The Baltimore Ravens wound up playing their third-string quarterback last Sunday. Yet the Pittsburgh Steelers still couldn’t beat them.
With undrafted rookie Anthony Brown finishing the game at QB, the Ravens beat the Steelers 16-14 at Acrisure Stadium.
The Ravens were already missing Lamar Jackson, who was inactive because of a knee injury. Then backup quarterback Tyler Huntley went into concussion protocol.
Brown was forced to make his NFL debut, which should have been a big advantage for the Steelers. However, they could not advantage because of a failure to stop the Ravens’ run game.
The Ravens rushed for 215 yards on 42 carries.
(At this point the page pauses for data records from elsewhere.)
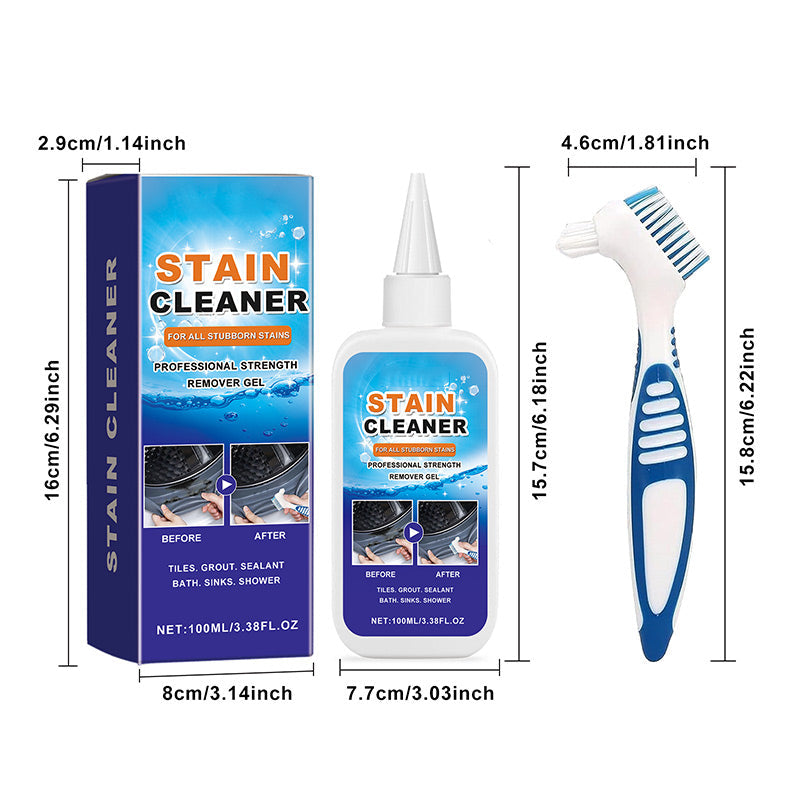Gel Détachant Puissant pour Taches, Moisissures et Joints – Sans Frotter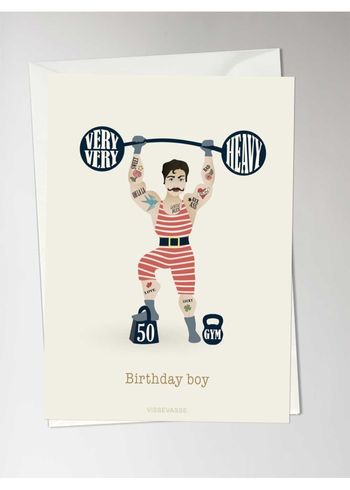 ViSSEVASSE - Carte - BIRTHDAY BOY - BIRTHDAY BOY - greeting card
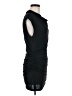 BCBGMAXAZRIA Black Cocktail Dress Size M - photo 4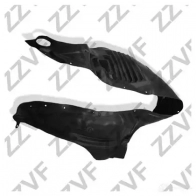 Подкрылок ZZVF 1437882181 1 YA1Y ZVCY-1-053L - Изображение 2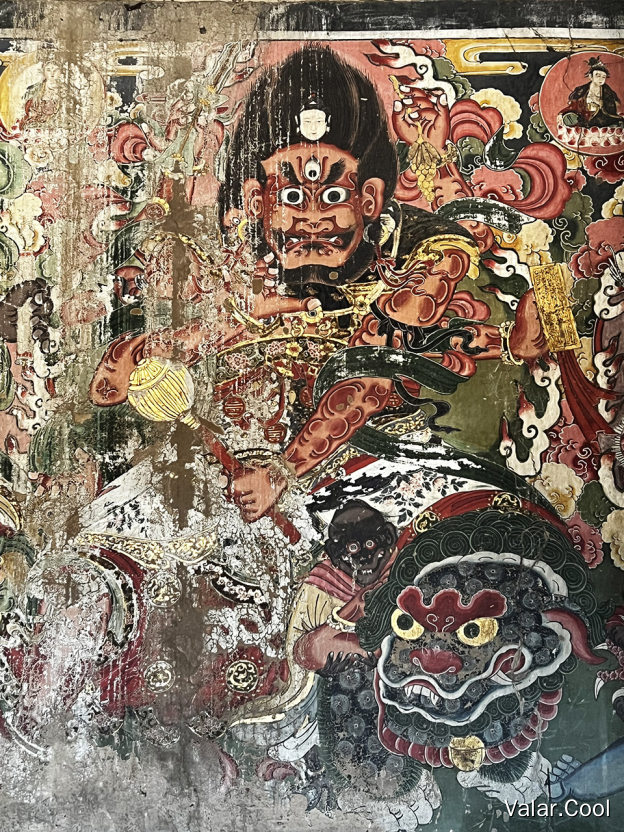 大威德马首明王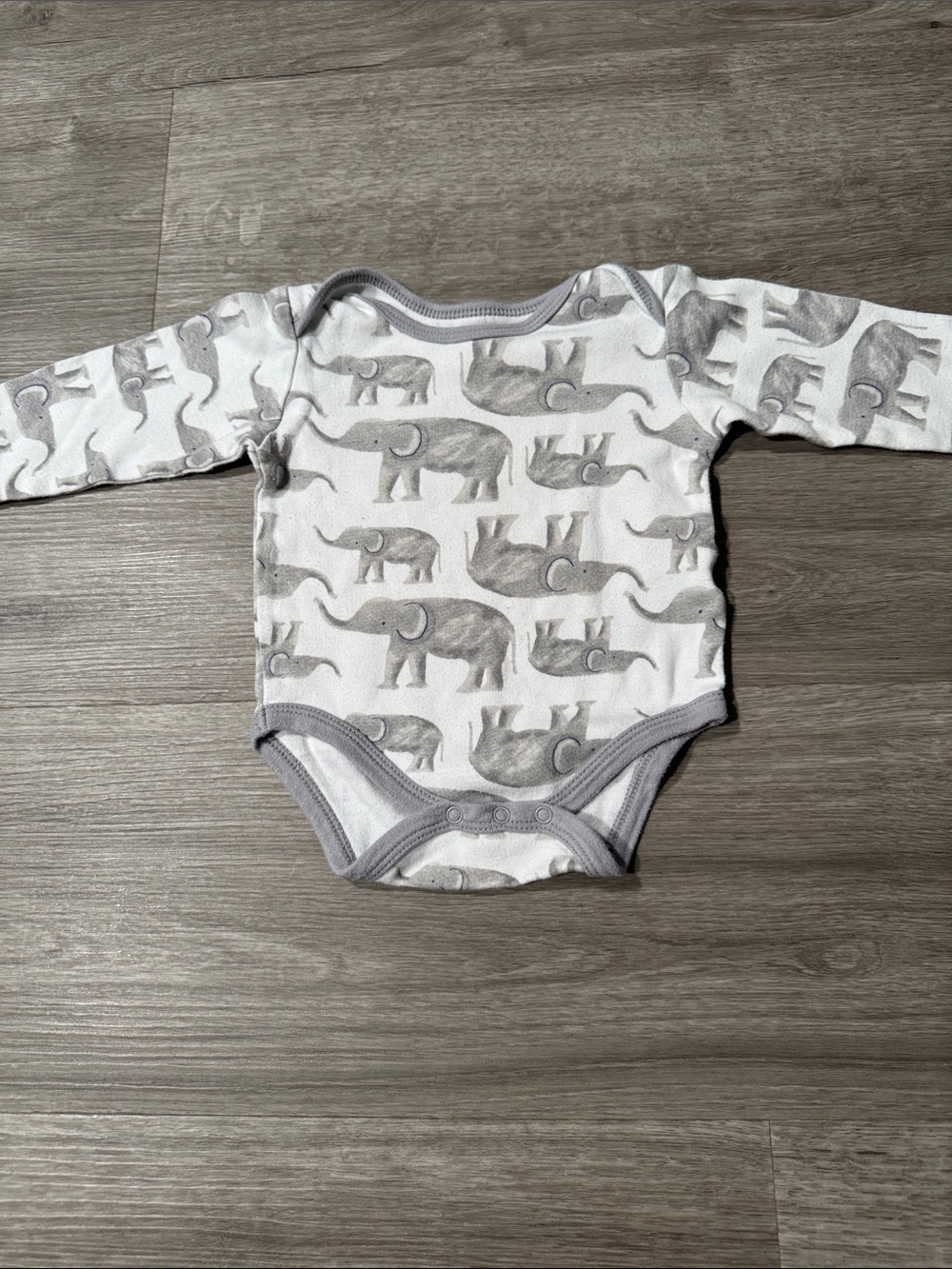 Kyle & Deena Elephant Bodysuit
Fresh off the injured reserve list, J.K. Dobbins had 120 yards and a touchdown in 15 attempts. Gus Edwards added 66 yards on 13 tries.
The Steelers are middle of the pack when it comes to rushing defense. They rank 15th in the NFL with an average of 115.8 yards a game.
However, stopping the run has increasingly become a problem in recent weeks. The Steelers have allowed each of their last three opponents to amass at least 110 yards on the ground.
Coach Mike Tomlin has taken notice in advance of the Steelers (5-8) visiting the Carolina Panthers (5-8) on Sunday at Bank of America Stadium in Charlotte.
“Oftentimes when you’re not successful it’s both the schematics and it’s performance, and I’d say it was both,” Tomlin said of the Steelers’ inability to stop the Ravens during his weekly press conference Tuesday. “I thought they won the war of attrition as the game wore on. I thought the pile fell the direction that they desired it to. What could be second-and-8 was second-and-6. You do that consecutively, what could be third-and-4, third-and-2, those downs are played out differently in the National Football League.
“We’ve got to do a better job of getting them in position to minimize that pile. We got to come off blocks a little better. And we got to understand the weight-of-possession-down ball when you’re playing someone that’s playing the attrition game.”
The Steelers’ run defense could be challenged again this week by the Carolina Panthers.
The Panthers have had at least 185 yards rushing in three of their last four games. They rolled up 223 last Sunday in a 30-24 victory over the Seattle Seahawks as Chuba Hubbard and D’Onta Foreman each had 74 yards.
“We got some schematic work ahead of us,” Tomlin said. “We got some physical work ahead of us. The pile needs to fall the direction in which we desire it to fall. And outside of that attrition component of discussion, you got to win the weighty downs. You win the weighty downs, good defenses spend a lot of time on the sideline, not playing plays. And so that’s kind of the discussion regarding the attrition component what transpired last week.”
Panthers quarterback Sam Darnold is not particularly mobile. Tomlin thinks that could be a factor in the Steelers’ favor after facing the Atlanta Falcons and Marcus Mariota and the Ravens and Huntley in the previous two games.
“We played two run-centric teams with quarterback mobility,” Tomlin said. “So, you play two teams like you’re going to have somebody ringing up yards on you in the running game. If we played two teams that featured the passing game, you could be talking about six quarters of passing yards. I’m not de-sensitive to it, I just understand it’s the nature of the style of ball we’ve been playing of late, and we got another game that could be very similar this week. So, it does have our attention.”